• ФРАГМЕНТ ТЕКСТА
Егор Яковлев: Ты раньше с ним работал когда-то?

Евгений Примаков: Я с ним непосредственно не работал, но когда я был министром иностранных дел, а хотел прийти ко мне заместителем, мы с ним тогда очень часто контактировали.

Егор Яковлев: Но ты не захотел...

Евгений Примаков: Нет, не так. Он просто ушел в другое место. Я как раз хотел его взять, потому что он специалист по экономике очень хороший. Я думаю, что притрется. Но сейчас еще есть один вопрос, который нужно будет решать безусловно. Сейчас все устроились по трем этажам, и я не думаю, что сокращение большое произошло по кадрам.

Егор Яковлев: По-моему нет.

Евгений Примаков: Вот посмотрим, как будет дальше, потому что массированный такой аппарат стране вряд ли нужен сейчас. Особенно когда мы говорим о необходимости передавать избыточные какие-то функции с государственного уровня на уровень общественных организаций.

Вероника Боде: И еще один вопрос с пейджера. "Что нужно сделать в Ираке, чтобы стабилизировать ситуацию?" - спрашивает вас Борис.

Евгений Примаков: Если бы я знал... Стабилизировать ситуацию в конечном итоге в Ираке можно только, как мне кажется, если будут функции какие-то наблюдения, установления порядка и так далее переданы постепенно Организации Объединенных Наций, если там оккупационные вот эти вот силы сейчас передадут свои функции постепенно ООН. Но хочу подчеркнуть, что я против того, чтобы немедленно сейчас, в одночасье все ушли оттуда, а дальше начала бы заниматься этим делом Организация Объединенных Наций, потому что в таком случае неминуем хаос, неминуема гражданская война.

Егор Яковлев: Ты, в отличие от многих из нас, бывал в Ираке и хорошо знаешь Ирак, имел достаточно близкие отношения с бывшим главой Ирака, близкие - не в смысле дружбы, а в смысле общения.

Евгений Примаков: Ну почему, мы с ним были в очень добрых отношениях, и я не отказываюсь от этого дела. Мы с ним познакомились в 1969 году, в то время, когда я по указанию Центрального комитета, будучи корреспондентом "Правды", занимался курдской проблемой, летал из Багдада на север Ирака и так далее. И дело привели мы к миру в 70-ом году. Он тогда от иракского правительства отвечал за курдскую проблему, и я с ним контактировал. Он тогда был совершенно один, а потом он перестал быть таким, как раньше, и стал другим. Он стал диктатором, он стал человеком, который жесткой рукой управлял в Ираке.

Последний раз я его видел за три недели до начала военной операции американской. Я туда полетел по указанию президента Путина с его устным посланием, в котором он предложил Саддаму Хусейну уйти с этого поста и обратиться в парламент с призывом провести демократические выборы. Тогда Саддам Хусейн очень зло воспринял это все, похлопал меня по плечу и ушел. Вот последняя была встреча с ним такая.

Перечень данных

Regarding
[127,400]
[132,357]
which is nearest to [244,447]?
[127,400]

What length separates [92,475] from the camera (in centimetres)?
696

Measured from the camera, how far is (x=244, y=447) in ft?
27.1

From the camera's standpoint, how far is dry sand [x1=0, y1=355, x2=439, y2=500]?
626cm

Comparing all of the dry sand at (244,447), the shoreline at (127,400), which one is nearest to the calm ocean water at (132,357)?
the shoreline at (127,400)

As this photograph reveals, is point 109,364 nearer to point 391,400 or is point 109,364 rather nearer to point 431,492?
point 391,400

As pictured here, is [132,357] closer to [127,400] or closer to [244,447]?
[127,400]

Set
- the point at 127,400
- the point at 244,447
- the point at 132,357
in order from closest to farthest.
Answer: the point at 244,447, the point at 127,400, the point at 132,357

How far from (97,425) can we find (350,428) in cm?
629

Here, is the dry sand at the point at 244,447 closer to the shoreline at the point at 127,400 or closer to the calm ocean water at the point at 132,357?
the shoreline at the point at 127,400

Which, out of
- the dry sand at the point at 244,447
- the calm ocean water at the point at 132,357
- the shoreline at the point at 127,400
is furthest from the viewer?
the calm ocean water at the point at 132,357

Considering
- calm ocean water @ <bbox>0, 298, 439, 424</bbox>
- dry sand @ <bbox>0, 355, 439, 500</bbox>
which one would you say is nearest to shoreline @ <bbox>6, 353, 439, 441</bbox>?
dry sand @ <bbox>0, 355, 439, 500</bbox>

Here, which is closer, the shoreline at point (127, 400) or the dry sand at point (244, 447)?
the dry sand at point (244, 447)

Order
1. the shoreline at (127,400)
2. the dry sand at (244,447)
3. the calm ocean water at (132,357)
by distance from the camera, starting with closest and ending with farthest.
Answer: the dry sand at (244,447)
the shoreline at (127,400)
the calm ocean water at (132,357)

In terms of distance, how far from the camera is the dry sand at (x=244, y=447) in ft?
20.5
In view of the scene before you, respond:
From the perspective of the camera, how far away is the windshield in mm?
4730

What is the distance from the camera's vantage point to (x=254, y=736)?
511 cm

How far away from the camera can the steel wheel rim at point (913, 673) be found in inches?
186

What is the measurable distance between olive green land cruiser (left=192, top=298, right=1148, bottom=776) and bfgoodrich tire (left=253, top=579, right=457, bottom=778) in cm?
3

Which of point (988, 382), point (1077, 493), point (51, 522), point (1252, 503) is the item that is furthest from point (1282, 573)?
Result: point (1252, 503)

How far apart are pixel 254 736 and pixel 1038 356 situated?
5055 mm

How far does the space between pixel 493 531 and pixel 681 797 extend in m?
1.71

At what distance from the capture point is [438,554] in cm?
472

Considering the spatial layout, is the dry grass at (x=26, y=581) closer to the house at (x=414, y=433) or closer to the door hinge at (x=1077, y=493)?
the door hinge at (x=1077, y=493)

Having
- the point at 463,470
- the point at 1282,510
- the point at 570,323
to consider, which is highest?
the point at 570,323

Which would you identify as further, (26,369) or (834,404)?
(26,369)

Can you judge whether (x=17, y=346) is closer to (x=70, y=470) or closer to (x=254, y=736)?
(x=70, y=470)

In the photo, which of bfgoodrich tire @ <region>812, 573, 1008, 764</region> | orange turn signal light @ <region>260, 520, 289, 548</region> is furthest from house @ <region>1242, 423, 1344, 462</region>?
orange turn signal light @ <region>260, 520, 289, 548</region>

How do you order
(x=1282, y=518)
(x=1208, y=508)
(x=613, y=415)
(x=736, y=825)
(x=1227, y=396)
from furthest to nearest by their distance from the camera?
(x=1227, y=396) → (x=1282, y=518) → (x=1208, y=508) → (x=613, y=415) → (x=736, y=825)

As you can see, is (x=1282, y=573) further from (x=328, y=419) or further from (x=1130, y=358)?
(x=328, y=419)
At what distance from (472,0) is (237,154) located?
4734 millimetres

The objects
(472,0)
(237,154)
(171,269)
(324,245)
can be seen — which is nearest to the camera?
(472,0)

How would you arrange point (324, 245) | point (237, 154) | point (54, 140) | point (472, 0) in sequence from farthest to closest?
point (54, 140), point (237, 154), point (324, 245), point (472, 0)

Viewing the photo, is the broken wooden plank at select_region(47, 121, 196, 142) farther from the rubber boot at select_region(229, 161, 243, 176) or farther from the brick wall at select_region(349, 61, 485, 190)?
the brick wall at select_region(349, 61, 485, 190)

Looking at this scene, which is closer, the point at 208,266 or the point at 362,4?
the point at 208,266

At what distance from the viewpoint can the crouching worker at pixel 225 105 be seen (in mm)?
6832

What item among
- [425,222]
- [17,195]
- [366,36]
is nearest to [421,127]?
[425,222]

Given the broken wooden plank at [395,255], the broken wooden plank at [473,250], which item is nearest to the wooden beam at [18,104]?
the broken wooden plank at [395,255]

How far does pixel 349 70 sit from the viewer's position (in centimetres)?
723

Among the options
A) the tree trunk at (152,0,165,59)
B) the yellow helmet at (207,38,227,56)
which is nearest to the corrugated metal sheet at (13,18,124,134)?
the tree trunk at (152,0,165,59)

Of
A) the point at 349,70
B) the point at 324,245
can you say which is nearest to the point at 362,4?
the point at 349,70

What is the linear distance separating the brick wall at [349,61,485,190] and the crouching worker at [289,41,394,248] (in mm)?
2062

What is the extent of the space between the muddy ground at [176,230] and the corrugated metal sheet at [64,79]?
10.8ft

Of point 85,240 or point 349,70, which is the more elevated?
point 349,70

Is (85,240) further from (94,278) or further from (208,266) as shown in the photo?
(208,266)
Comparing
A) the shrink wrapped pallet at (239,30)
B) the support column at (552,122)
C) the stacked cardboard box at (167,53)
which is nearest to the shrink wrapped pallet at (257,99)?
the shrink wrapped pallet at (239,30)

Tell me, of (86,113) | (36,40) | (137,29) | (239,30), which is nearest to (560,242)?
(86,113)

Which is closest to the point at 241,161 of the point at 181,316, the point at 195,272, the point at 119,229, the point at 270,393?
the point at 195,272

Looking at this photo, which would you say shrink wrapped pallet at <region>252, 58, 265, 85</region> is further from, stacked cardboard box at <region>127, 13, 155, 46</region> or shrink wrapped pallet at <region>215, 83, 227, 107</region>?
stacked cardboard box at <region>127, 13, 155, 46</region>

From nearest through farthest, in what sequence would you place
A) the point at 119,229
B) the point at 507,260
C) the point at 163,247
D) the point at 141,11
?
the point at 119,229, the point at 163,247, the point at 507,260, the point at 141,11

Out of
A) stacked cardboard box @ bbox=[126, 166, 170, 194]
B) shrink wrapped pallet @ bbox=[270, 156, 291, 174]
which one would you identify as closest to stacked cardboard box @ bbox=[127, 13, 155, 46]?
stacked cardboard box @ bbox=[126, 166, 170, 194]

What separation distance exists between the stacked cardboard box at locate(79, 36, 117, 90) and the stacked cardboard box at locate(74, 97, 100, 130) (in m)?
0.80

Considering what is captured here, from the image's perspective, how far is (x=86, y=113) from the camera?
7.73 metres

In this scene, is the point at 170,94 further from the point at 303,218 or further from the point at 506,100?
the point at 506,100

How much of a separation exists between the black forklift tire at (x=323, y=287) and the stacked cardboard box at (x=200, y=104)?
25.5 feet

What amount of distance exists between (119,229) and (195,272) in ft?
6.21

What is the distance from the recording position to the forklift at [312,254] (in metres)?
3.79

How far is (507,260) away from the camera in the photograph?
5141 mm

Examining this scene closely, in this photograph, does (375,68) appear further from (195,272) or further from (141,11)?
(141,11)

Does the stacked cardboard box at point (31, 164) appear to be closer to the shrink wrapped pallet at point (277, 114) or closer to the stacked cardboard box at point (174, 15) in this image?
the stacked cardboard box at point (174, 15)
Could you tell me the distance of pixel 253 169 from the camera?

• ВАШЕ ЗАДАНИЕ
Повторите дословно часть интервью, начиная со слов «Евгений Примаков: Я» и заканчивая словами «произошло по кадрам.».

• ОТВЕТ К ЗАДАЧЕ
Евгений Примаков: Я с ним непосредственно не работал, но когда я был министром иностранных дел, а хотел прийти ко мне заместителем, мы с ним тогда очень часто контактировали.

Егор Яковлев: Но ты не захотел...

Евгений Примаков: Нет, не так. Он просто ушел в другое место. Я как раз хотел его взять, потому что он специалист по экономике очень хороший. Я думаю, что притрется. Но сейчас еще есть один вопрос, который нужно будет решать безусловно. Сейчас все устроились по трем этажам, и я не думаю, что сокращение большое произошло по кадрам.